Tuesday, September 4, 2012

Kinsella is Wrong: the NDP is the best thing that has happened to Canadian unity in years.

When one thinks about the dull echo chamber that is the right wing press in this country, one gets the impression of a half dozen sneering men, telling each other cynical half-truths, trying to top each other’s rants and creating new and more inventive mythologies. Now imagine that you take a Liberal party hack and you throw him into the room. He can join the mythmaking, he can tell his own half-truths, but ultimately he will end up talking to himself. Instead of a small community in the echo-chamber he will find himself hearing only the sound of his own agreement, with a small number of disconnected former Liberal staff members sending emails to his lonely island.

Poor Warren Kinsella.

There was a day when his echo-chamber was larger, when the chorus of yes-men louder, when he could comfortably (yet inaccurately) describe himself as being around the centre of Canadian opinion. Now he has joined with the forces of mediocrity, at the crossroads where incoherent arguments and bad grammar meet xenophobia: on the opinion pages of the Sun News tabloids.

His opinion piece in today’s Sun was the first blast of what will become a Liberal talking point in the next few months – that the NDP is pandering to the Quebec sovereignty movement and that they are both incapable and unwilling to fight for Canada. He states that the New Democrats have “a caucus overflowing with crypto-separatists,” (“Crypto,” a nice way to defend yourself against libel) and faults the NDP for having courted and gotten the Bloc Quebecois vote. He claims the danger the NDP poses is that “they’ve got the Sherbrooke Declaration,” which says that they will accept a yes vote if it happens to garner the support of a majority of Quebecers.

While I have to approve of the fact that, unlike many of the writers that one finds on the pages of the Sun, he seems to use proper punctuation and the words he has written all mean what he thought they meant, his rage at the NDP is misplaced and his analysis is wrong.

The NDP has crypto-separatists? Ok. Except that they all ran for and were elected under the banner of a federalist party. They all agreed to the NDP platform, which includes Canadian unity. Every NDP MP is very publicly a federalist. Anyone who starts talking about what people “actually” believe starts to fall into the world of the conspiracy theorists who can say anything without requiring proof.

Shall we have trials to find out what people actually believe or should we just judge them by their actions? NDP MPs all publicly support Canadian unity.

He is right on the fact that a sizable proportion of the NDP Quebec vote was sovereigntist, but it also included everything else in the province. The NDP picked up seats and votes from every party, including the Bloc.

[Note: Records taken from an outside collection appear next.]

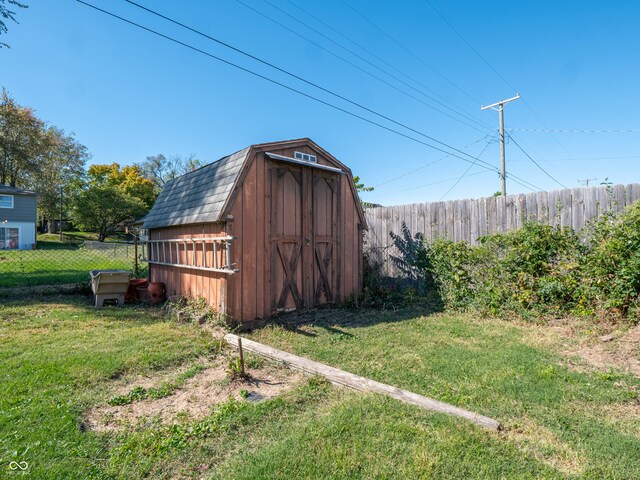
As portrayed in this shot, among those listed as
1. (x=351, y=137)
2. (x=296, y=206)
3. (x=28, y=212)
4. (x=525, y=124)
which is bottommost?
(x=296, y=206)

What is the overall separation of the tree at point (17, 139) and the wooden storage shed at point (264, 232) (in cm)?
3362

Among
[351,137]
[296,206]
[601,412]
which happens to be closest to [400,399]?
[601,412]

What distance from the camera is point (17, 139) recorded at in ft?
101

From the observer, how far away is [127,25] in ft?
19.4

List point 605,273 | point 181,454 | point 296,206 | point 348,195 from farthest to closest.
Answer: point 348,195, point 296,206, point 605,273, point 181,454

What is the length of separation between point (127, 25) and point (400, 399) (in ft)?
23.9

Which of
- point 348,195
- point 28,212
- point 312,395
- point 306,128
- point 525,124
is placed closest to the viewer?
point 312,395

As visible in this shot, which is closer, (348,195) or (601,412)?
(601,412)

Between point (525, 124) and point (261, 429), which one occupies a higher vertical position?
point (525, 124)

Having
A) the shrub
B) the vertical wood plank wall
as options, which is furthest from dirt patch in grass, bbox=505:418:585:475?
the vertical wood plank wall

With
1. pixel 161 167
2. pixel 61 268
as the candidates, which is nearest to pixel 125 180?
pixel 161 167

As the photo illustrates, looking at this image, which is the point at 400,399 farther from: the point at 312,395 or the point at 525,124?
the point at 525,124

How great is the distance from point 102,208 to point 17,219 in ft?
21.1

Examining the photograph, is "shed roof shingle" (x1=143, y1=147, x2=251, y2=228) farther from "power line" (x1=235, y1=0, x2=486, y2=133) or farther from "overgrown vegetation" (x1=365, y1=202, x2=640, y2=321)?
"overgrown vegetation" (x1=365, y1=202, x2=640, y2=321)
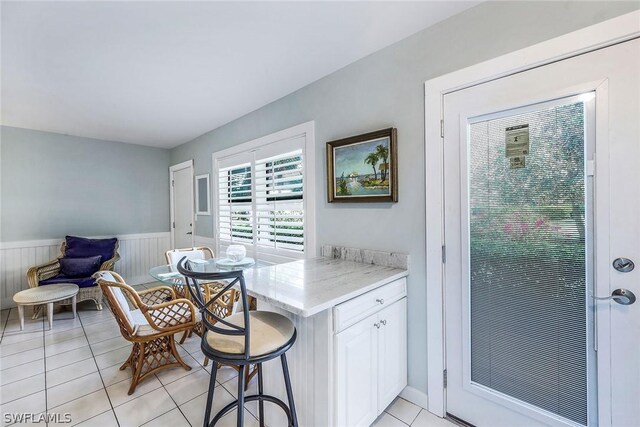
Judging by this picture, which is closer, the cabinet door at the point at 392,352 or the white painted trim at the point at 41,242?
the cabinet door at the point at 392,352

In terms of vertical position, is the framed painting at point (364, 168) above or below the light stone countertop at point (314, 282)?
above

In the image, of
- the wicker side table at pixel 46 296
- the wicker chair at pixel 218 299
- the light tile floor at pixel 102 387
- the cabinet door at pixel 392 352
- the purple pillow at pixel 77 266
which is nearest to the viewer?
the cabinet door at pixel 392 352

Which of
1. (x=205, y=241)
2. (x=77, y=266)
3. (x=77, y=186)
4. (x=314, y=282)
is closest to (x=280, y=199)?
(x=314, y=282)

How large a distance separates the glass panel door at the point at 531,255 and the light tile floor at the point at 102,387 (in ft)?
1.99

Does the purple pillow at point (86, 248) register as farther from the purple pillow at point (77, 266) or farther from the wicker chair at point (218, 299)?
the wicker chair at point (218, 299)

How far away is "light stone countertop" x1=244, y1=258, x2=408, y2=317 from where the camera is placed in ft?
4.00

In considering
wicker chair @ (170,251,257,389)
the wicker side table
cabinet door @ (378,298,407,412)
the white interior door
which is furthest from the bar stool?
the white interior door

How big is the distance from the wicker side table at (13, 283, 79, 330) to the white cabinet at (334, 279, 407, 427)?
11.2 feet

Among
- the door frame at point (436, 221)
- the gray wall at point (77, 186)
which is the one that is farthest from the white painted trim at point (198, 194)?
the door frame at point (436, 221)

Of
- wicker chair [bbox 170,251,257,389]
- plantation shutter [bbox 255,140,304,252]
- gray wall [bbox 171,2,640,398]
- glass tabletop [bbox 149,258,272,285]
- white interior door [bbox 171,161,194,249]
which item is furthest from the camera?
white interior door [bbox 171,161,194,249]

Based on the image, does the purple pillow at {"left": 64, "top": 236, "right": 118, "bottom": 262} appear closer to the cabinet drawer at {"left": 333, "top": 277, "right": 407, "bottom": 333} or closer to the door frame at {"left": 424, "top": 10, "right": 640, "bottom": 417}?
the cabinet drawer at {"left": 333, "top": 277, "right": 407, "bottom": 333}

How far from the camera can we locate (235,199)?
11.5 feet

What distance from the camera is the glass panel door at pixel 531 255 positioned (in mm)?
1293

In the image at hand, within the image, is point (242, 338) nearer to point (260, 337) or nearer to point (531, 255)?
point (260, 337)
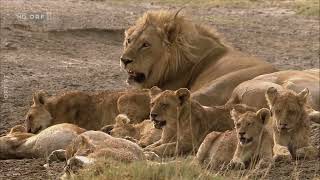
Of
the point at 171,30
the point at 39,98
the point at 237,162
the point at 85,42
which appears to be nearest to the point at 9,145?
the point at 39,98

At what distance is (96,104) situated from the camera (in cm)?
1080

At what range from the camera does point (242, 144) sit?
8.46 m

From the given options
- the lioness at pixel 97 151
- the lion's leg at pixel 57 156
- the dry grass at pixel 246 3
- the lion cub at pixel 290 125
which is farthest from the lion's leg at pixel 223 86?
the dry grass at pixel 246 3

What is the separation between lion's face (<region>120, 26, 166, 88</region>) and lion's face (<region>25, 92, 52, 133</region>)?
3.75ft

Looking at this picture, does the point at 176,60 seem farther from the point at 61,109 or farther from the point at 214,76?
the point at 61,109

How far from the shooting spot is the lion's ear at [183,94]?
9.42m

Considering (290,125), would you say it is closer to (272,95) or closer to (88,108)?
(272,95)

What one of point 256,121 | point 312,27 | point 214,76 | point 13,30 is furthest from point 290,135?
point 312,27

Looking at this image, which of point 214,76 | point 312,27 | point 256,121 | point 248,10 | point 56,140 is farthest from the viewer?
point 248,10

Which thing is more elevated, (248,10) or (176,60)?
(176,60)

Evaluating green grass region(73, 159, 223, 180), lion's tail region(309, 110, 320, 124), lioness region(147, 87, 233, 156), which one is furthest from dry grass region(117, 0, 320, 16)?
green grass region(73, 159, 223, 180)

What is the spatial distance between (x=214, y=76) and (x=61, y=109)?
5.85 feet

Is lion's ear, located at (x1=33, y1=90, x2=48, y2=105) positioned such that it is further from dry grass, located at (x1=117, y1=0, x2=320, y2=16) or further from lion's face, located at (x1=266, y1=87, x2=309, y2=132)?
dry grass, located at (x1=117, y1=0, x2=320, y2=16)

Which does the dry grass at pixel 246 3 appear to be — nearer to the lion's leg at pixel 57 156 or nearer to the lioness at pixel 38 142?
the lioness at pixel 38 142
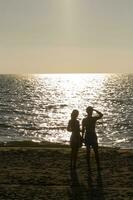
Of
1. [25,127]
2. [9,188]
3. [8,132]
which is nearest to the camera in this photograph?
[9,188]

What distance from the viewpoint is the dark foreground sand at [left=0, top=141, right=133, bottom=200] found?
1203 centimetres

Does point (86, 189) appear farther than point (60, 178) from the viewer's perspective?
No

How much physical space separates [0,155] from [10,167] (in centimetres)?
306

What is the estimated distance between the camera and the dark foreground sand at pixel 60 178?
12031 mm

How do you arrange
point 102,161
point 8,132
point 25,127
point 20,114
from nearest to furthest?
point 102,161 → point 8,132 → point 25,127 → point 20,114

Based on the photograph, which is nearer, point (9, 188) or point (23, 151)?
point (9, 188)

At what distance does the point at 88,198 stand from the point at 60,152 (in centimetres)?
851

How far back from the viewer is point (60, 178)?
14.1m

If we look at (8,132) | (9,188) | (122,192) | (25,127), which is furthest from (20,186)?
(25,127)

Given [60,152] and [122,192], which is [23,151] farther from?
[122,192]

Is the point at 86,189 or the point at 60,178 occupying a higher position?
the point at 60,178

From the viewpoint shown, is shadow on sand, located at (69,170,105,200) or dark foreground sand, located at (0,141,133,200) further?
dark foreground sand, located at (0,141,133,200)

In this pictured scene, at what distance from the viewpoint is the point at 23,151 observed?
20.4m

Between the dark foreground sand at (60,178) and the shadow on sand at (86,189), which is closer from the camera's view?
the shadow on sand at (86,189)
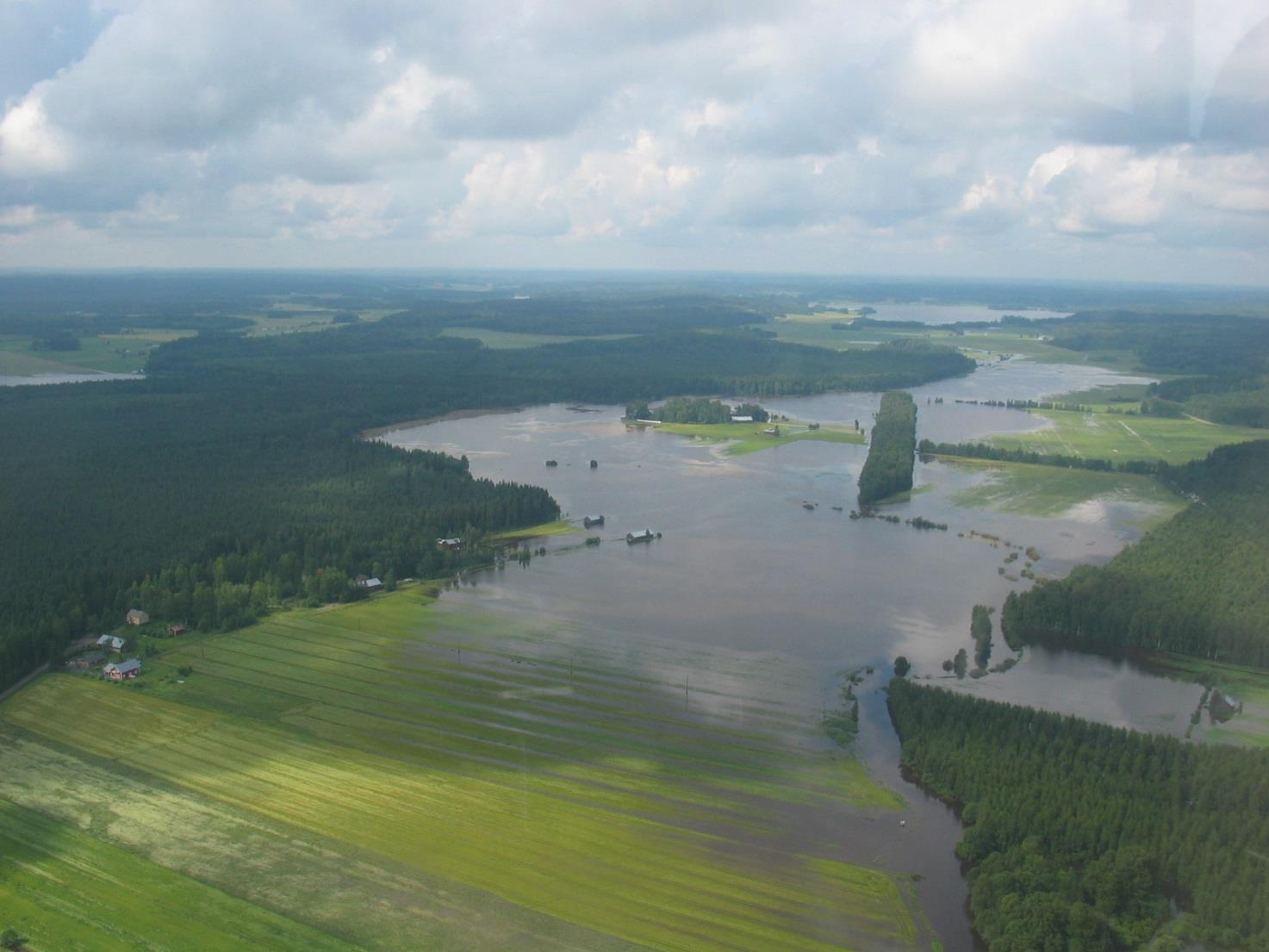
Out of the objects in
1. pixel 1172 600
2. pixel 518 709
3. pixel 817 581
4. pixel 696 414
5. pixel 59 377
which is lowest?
pixel 518 709

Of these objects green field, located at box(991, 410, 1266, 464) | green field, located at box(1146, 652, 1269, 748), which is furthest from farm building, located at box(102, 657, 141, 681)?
green field, located at box(991, 410, 1266, 464)

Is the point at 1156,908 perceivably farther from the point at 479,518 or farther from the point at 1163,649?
the point at 479,518

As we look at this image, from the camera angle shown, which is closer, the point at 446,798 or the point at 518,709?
A: the point at 446,798

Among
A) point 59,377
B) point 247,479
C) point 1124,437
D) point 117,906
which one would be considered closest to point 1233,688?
point 117,906

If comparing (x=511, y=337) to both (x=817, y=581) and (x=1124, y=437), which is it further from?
(x=817, y=581)

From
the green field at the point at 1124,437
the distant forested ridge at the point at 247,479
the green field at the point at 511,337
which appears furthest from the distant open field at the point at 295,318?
the green field at the point at 1124,437

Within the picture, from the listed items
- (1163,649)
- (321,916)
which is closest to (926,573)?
(1163,649)
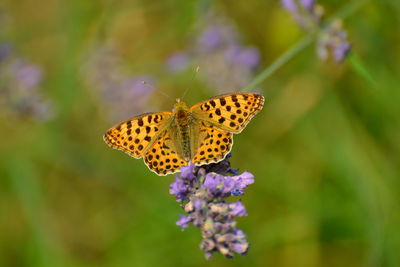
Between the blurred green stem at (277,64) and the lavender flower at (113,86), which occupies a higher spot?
the lavender flower at (113,86)

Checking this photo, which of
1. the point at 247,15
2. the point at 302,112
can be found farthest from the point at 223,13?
the point at 302,112

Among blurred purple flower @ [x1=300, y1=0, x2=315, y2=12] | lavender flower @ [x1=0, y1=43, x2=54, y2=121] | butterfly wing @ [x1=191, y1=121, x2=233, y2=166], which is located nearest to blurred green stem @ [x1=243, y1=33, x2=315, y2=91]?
blurred purple flower @ [x1=300, y1=0, x2=315, y2=12]

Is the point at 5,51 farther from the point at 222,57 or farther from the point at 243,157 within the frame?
the point at 243,157

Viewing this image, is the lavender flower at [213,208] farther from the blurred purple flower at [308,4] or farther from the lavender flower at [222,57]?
the lavender flower at [222,57]

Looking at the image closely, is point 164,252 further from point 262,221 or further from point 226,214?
point 226,214

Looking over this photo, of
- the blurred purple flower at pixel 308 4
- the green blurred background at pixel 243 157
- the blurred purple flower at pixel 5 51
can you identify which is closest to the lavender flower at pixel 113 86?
the green blurred background at pixel 243 157

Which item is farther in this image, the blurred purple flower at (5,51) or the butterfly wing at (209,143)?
the blurred purple flower at (5,51)

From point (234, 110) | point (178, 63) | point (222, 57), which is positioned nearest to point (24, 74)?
point (178, 63)
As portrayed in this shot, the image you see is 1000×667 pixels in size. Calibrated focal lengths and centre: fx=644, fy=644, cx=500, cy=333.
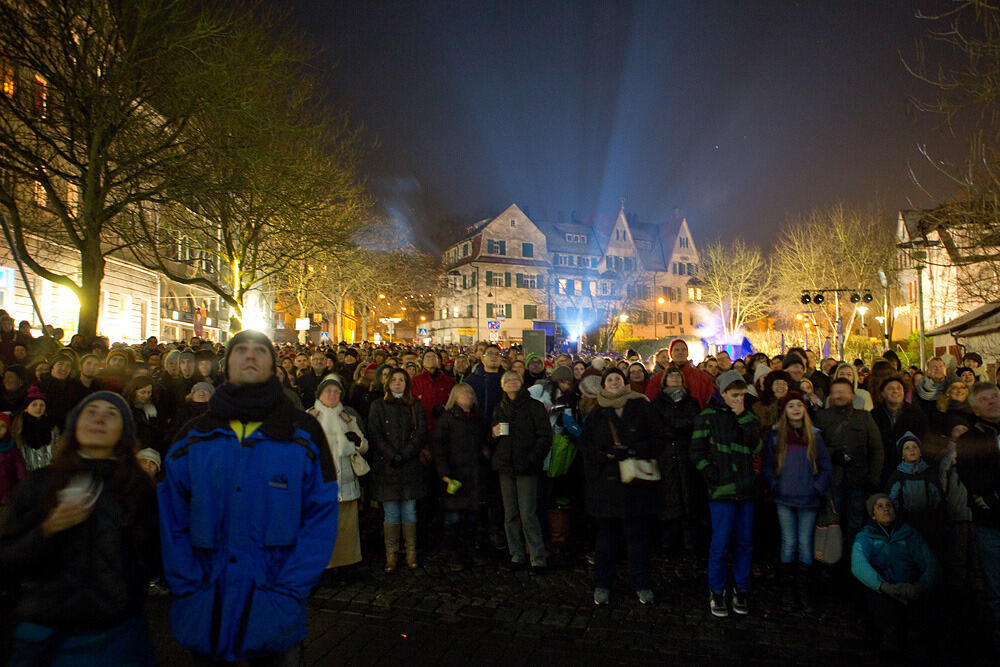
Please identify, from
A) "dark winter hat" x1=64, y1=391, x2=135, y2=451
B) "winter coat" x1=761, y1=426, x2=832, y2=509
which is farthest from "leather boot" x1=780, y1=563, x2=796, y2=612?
"dark winter hat" x1=64, y1=391, x2=135, y2=451

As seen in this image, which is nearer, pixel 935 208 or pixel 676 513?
Answer: pixel 676 513

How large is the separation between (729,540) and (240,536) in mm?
4587

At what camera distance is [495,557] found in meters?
7.36

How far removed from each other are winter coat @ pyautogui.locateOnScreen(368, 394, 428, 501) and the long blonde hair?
3.65m

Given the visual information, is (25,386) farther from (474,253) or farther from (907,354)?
(474,253)

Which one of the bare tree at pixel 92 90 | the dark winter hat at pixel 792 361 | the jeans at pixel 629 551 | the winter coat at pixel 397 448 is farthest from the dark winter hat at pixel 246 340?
the bare tree at pixel 92 90

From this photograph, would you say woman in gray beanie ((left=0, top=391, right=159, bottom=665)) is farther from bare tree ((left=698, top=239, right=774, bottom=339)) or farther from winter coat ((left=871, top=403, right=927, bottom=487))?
bare tree ((left=698, top=239, right=774, bottom=339))

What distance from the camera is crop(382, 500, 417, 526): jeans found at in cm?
707

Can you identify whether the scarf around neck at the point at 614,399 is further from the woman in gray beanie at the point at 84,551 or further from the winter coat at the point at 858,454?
the woman in gray beanie at the point at 84,551

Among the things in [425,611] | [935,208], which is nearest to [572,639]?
[425,611]

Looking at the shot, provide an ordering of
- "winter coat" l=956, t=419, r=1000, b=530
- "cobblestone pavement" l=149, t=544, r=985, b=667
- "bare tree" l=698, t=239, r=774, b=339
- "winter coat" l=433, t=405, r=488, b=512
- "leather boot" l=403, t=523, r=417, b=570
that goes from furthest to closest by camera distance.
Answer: "bare tree" l=698, t=239, r=774, b=339
"winter coat" l=433, t=405, r=488, b=512
"leather boot" l=403, t=523, r=417, b=570
"cobblestone pavement" l=149, t=544, r=985, b=667
"winter coat" l=956, t=419, r=1000, b=530

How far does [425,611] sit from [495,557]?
1.73 metres

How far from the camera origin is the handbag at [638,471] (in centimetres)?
585

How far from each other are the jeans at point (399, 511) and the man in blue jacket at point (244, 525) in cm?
418
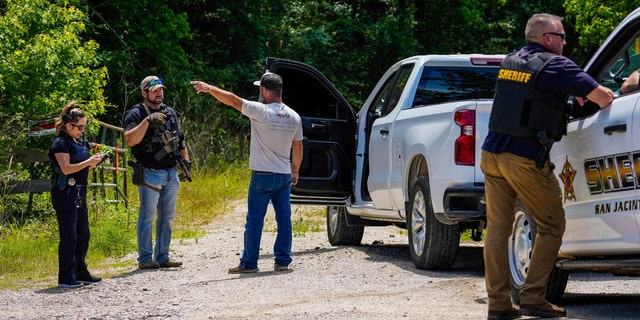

But let me ask, what did we ever get by keeping the separatists out in the cold? By lumping themselves into a party that could literally provide nothing for them on the federal scene, they became more embittered with this country as it drew away from them and their concerns. By voting NDP these supposed separatists voted for a federalist party. Kinsella’s Orwellian analysis would have us believe that this is a danger to the country, rather than the best news this country has received in decades.

And what of the Sherbrooke declaration? Kinsella calls it a problem if we agree that there should be a method by which territories should be allowed to separate. I agree that this is a bitter pill to swallow, however this is a norm of international law. And the alternatives are far worse.

I’m not sure what Prime Minister Kinsella would do if a referendum were won at 51%. Quebec City would consider it to be a legitimate result and would declare sovereignty. Would Kinsella then send in the tanks? Would he take Quebec to the Supreme Court? Would he just ignore the vote because he doesn’t see it as legitimate, as the separatists begin to set up their own state?

Like it or not, the clarity act provides very little clarity on what constitutes a clear majority. Is it 66%? 80%? 55%? I would like to know if there is a number that better reflects the concept of a clear majority than 50% plus 1, which is its literal definition.

But forget about the details, the point he misses is that the NDP’s victory was the end of a certain kind of politics. Ten years ago in Quebec, the politics ran on the Federalist/Nationalist axis, and the Liberals could be guaranteed a certain portion of the vote using Quebec sovereignty as a bugbear. The NDP and Conservatives found it impossible to gain a hold in the province because the soft votes on either side were worried about the federal issue, and could be scared into voting Liberal or Bloc.

That type of politics is dead, and the bright future is here.

Kinsella teaches us little about the NDP but much about the Liberals. The LPC is trying to return to its glory days by bringing back a politics of fear. I’m happy to say, it will not work.

Get some new ideas Warren and, while you’re at it, get yourself a better writing gig. You’re embarrassing yourself there.